С сахаром арифметика была простая. Если к 10 килограммам сахара добавить один литр воды, то можно было дополнительно получить один килограмм для частного товарообмена. То же самое относилось и к хлебу. Существовала огромная разница, даже в то время когда еще шла война, между тем, что мы считали хлебом, и хлебом, который выдавали нам русские. Его выпекали в формах, в жестяных ящиках, потому что из-за невероятно высокого содержания воды тесто обязательно бы растеклось. Но формы надо было смазывать, и мы так никогда и не разрешили основной вопрос, делалось ли это с помощью керосина или моторного масла. Поверхностный слой, единственная пропеченная часть, имел зачастую отвратительный вкус и неприятный запах. Время от времени в тесто примешивалось большое количество овса. Многие не могли переносить этот мокрый, плохо испеченный хлеб, и по этой причине, если поблизости была печка, его поджаривали. При этом в воздух поднимались клубы пара.
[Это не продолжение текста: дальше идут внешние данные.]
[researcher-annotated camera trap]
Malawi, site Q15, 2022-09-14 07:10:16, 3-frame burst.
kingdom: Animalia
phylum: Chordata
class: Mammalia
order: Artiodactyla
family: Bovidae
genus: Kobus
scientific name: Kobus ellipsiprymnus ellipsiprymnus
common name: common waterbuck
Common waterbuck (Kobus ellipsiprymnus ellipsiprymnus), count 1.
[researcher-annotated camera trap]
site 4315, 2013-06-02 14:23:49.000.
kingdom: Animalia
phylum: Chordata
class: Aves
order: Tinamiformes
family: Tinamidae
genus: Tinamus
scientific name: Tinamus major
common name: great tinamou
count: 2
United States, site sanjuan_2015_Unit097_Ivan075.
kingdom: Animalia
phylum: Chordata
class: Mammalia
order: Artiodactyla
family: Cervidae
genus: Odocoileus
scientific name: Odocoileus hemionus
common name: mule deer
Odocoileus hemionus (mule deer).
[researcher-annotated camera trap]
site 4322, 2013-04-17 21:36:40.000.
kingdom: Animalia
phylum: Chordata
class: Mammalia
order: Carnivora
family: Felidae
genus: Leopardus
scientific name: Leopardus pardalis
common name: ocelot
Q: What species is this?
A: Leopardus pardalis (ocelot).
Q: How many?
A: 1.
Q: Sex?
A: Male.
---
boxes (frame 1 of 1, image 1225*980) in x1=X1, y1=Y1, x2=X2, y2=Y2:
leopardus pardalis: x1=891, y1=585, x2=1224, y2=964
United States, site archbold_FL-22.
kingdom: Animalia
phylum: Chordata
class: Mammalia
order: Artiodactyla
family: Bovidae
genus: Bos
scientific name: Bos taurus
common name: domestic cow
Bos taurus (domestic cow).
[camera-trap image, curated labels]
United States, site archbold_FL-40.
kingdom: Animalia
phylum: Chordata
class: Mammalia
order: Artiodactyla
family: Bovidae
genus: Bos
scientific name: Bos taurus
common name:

Лагерь Хольштейн располагался на территории научно-исследовательского института оптики, построенного в межвоенный период, вероятно, после 1933 г. Два двухэтажных здания из красного кирпича стояли под прямым углом друг к другу. В одном из них все еще оставалось много готовых оптических приборов, особенно стереотруб, которые русским были уже не нужны. Справа от проходной стояло здание, где раньше находился цех опытного производства. С его крыши хорошо просматривалась местность к востоку и к югу от устья реки. Вся территория, площадью не более 3000 квадратных метров, была изначально обнесена высоким кирпичным забором.

Мы находились во втором здании. Офицеры размещались в нескольких небольших комнатах на отдельных деревянных койках, а солдаты занимали два больших помещения, где стояли двухъярусные нары с перегородками. Наш старший по лагерю обер-лейтенант Каль имел свою отдельную комнату, в которой находился еще один офицер, его помощник. Пищеблок располагался в отдельном здании, построенном еще в то время, когда все учреждение находилось в руках немцев.

Кухней заведовали два наших офицера, которые были взяты в плен, не будучи ранеными, и теперь представляли собой картину завидного здоровья и силы. С крыши дома они тщательно изучили местность и в один из дней весны 1946 г. исчезли. Через несколько месяцев до нас дошел слух, что их попытка побега оказалась удачной. Говорили, что они написали об этом из Германии.

Работали мы на целлюлозно-бумажной фабрике, до которой надо было идти около часа. Мы ходили туда по проселочной дороге мимо отдельно стоявшего дома, который раньше был простой придорожной гостиницей. Обер-лейтенант Каль рассказал нам, что 200 лет тому назад кенигсбергский философ Иммануил Кант совершал по этой дороге прогулки.

Производство на фабрике уже было частично возобновлено. Заключенных разбили на так называемые бригады, человек по десять в каждой. Моя бригада занималась изготовлением деревянных обрешеток для контейнеров. Работа шла под руководством русских офицеров технической службы, что было видно по их званиям, как, например, «младший техник-лейтенант». Так называемым начальником, комендантом нашей зоны, был пожилой старший лейтенант добродушной внешности. Он был учителем из Тамбова, провинциального города между Москвой и Самарой. Бригадиром был старшина из сибирского города Томска, отличный мастер, насколько я мог судить. В нем угадывалась монгольская кровь. Общаясь с ним, мне показалось, что его несколько смущал тот факт, что офицеры занимались «черной» работой под его руководством.

Во время войны в высокую фабричную трубу попал снаряд противотанкового орудия. Образовалась пробоина, но сама труба устояла. Судя по всему, русские предположили, что на ней находился артиллерийский наблюдатель, и решили сбить его. Шел разговор, как и кто сможет заделать эту пробоину. Говорили, что такому «специалисту», это русское слово слышалось у нас постоянно, предлагали за эту работу 8000 рублей. Такого специалиста затребовали из Москвы, и он уже находился в пути.

Наступила осень. Мы работали по 10 часов в день, кроме воскресений. Но в один из выходных было объявлено, что все заключенные должны были «добровольно» отправиться на работу. Однако необычным стало то, что мы не должны были работать на фабрике. Нас посадили на грузовики и отвезли в район новой границы между Россией и Польшей. По-видимому, процесс демаркации был еще не завершен полностью.